Whilst, writing today’s blog post I find myself fortunate to be able to look back and say MS has come leaps and bounds over the last ten years, and looking ahead we stand at the cusp of an increasing number of clinical trials targeting progressive MS. Scientists and doctors have worked hard to improve the sensitivity of our diagnostic tests and we now understand more about the biology and the multitude of interactions that occur to trigger it than ever before.
So why have I picked this of all topics today to blog about on this important day? Not because I want to have a bit of a moan, but rather to point out that as we march ahead, we need to drop those interventions that have outlived their sell by date and provide no additional useful clinical information for our practice, beyond that of sentimentality. Adding contrast to MRI head scans to look for lesion activity, is one such example, but an important one – as it is becoming increasingly apparent that gadolinium compounds may deposit in the brain after administration (click to review an earlier blog on this topic).

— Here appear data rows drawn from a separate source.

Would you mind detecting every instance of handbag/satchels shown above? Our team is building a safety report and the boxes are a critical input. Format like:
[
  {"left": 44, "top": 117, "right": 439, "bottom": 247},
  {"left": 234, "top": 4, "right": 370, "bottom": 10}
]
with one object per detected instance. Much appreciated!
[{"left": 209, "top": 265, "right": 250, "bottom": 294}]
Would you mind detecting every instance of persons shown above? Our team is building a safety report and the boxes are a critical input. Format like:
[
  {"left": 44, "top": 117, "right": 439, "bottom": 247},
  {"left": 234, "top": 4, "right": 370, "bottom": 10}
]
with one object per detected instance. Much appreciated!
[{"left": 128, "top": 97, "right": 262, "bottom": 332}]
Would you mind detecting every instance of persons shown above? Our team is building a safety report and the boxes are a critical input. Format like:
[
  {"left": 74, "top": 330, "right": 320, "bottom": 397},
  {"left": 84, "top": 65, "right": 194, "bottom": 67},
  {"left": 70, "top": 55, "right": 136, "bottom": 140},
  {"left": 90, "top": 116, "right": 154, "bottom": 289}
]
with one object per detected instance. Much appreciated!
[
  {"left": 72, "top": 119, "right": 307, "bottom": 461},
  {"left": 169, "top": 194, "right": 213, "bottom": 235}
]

This article due to be published in Neurology, Neuroimmunology & Neuroinflammation, and again raises our awareness of this problem:
Neurol Neuroimmunol Neuroinflamm. 2018 Oct 19;6(1):e515. doi: 10.1212/NXI.0000000000000515. eCollection 2019 Jan.
Gadolinium in human brain sections and colocalization with other elements.
They compared two autopsy sections of the cerebellum area (where greater deposits of gadolinium have been noted in the dentate nucleus of the cerebellum) from two patients compared to an age-matched patient without gadolinium administration. The first was a woman, aged 65, who died of sepsis and endocarditis (infection of the heart valves) and who had MRI with macrocyclic contrast two times, the last of which was 2 weeks before death, and the second was a man, aged 63, who died of pneumonia and heart failure, who underwent MRI scans with macrocyclic contrast 9 weeks, 22 weeks, and 25 weeks before death.
Gadolinium signal was detected in the first person’s tissue in the dentate nucleus and cerebellar cortex and co-localised with iron, copper, zinc and phosphorous (see figure below). The second person, who received gadolinium four weeks before the assessment showed lower gadolinium signal than the first person, suggesting that there is a time-dependent excretion of the compound from the brain. Quantification studies showed that the amount of gadolinium in the tissues was 36 and 2ng/gram of brain tissue in the two patients, respectively. Although, this work doesn’t convincingly provide evidence that gadolinium from macrocyclic contrast agents also deposit in the brain and are not washed out over time, it does raise concerns that there may be some deposition taking place over a limited period.
Gd1 (A) and control patient (B): (a) Light image of a paraffin-embedded
section through the cerebellum. (b–f) element distribution
maps of phosphorus (P), gadolinium (Gd), iron (Fe), zinc (Zn), and
copper (Cu). Although the P signal is less in the Gd1 image compared
with the control, the relative intensities show clearly different
concentrations of P among the section. In the control image, the signal
is higher because of superior instruments settings but shows a uniform
distribution of P with no “hotspot” as in Gd1.
No long-terms adverse effects have been reported that are directly attributable to gadolinium administration in brain imaging studies. However, since we are now repeating them on an yearly basis, we should re-consider our blanket scanning protocols to administer contrast with every scan. If you haven’t discussed this already in your teams, make it the first thing in your agenda when you return to work.
A Merry Christmas and Happy holidays, my heartfelt compliment.